--- EXERCISE DETAILS ---
Rewrite the records below as a JSON list of strings, one per line with blank lines omitted, starting with the first line of the records and going on through the line containing "point 218,53 →".

--- start GIVEN ENTRIES ---

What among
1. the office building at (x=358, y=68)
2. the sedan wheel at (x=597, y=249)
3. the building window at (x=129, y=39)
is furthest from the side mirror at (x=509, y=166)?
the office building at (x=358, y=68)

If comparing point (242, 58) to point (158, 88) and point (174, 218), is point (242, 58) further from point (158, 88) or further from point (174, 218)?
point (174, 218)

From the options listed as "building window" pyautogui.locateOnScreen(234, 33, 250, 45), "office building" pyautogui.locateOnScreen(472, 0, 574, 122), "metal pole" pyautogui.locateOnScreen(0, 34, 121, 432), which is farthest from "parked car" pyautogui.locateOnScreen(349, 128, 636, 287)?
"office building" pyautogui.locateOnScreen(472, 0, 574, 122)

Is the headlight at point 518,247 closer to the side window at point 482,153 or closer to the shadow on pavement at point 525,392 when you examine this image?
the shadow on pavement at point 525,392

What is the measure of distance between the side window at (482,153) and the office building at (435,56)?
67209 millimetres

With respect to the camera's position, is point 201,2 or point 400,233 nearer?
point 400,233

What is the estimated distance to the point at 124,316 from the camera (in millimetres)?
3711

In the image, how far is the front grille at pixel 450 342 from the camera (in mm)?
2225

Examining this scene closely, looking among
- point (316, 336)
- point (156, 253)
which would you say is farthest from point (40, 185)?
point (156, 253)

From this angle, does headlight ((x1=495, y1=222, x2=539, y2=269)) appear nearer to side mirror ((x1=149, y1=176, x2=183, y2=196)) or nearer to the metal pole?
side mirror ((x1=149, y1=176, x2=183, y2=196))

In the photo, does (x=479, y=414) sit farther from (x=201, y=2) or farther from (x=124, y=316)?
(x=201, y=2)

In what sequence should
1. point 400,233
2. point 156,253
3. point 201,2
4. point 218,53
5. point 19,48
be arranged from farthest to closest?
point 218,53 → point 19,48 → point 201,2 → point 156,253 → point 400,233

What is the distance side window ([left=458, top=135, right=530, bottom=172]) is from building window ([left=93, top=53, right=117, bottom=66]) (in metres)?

--- end GIVEN ENTRIES ---

--- EXERCISE RESULT ---
[
  "What among",
  "1. the office building at (x=358, y=68)",
  "2. the sedan wheel at (x=597, y=249)",
  "3. the building window at (x=129, y=39)",
  "is furthest from the side mirror at (x=509, y=166)?",
  "the office building at (x=358, y=68)",
  "If comparing point (242, 58) to point (158, 88) and point (174, 218), is point (242, 58) further from point (158, 88) or further from point (174, 218)?",
  "point (174, 218)",
  "From the options listed as \"building window\" pyautogui.locateOnScreen(234, 33, 250, 45), \"office building\" pyautogui.locateOnScreen(472, 0, 574, 122), \"metal pole\" pyautogui.locateOnScreen(0, 34, 121, 432), which is farthest from \"parked car\" pyautogui.locateOnScreen(349, 128, 636, 287)?",
  "\"office building\" pyautogui.locateOnScreen(472, 0, 574, 122)",
  "Is the headlight at point 518,247 closer to the side window at point 482,153 or closer to the shadow on pavement at point 525,392 when you examine this image?",
  "the shadow on pavement at point 525,392",
  "What is the measure of distance between the side window at (482,153) and the office building at (435,56)?",
  "67209 millimetres",
  "With respect to the camera's position, is point 201,2 or point 400,233 nearer?",
  "point 400,233",
  "What is the estimated distance to the point at 124,316 from the camera (in millimetres)?",
  "3711",
  "In the image, how far is the front grille at pixel 450 342 from the camera (in mm)?",
  "2225",
  "Examining this scene closely, looking among",
  "- point (316, 336)",
  "- point (156, 253)",
  "which would you say is farthest from point (40, 185)?",
  "point (156, 253)",
  "From this angle, does headlight ((x1=495, y1=222, x2=539, y2=269)) appear nearer to side mirror ((x1=149, y1=176, x2=183, y2=196)) or nearer to the metal pole?",
  "side mirror ((x1=149, y1=176, x2=183, y2=196))",
  "In the photo, does (x=479, y=414) sit farther from (x=201, y=2) or farther from (x=124, y=316)?",
  "(x=201, y=2)",
  "In what sequence should",
  "1. point 400,233",
  "2. point 156,253",
  "3. point 201,2",
  "4. point 218,53",
  "5. point 19,48",
  "be arranged from farthest to closest?",
  "point 218,53 → point 19,48 → point 201,2 → point 156,253 → point 400,233"
]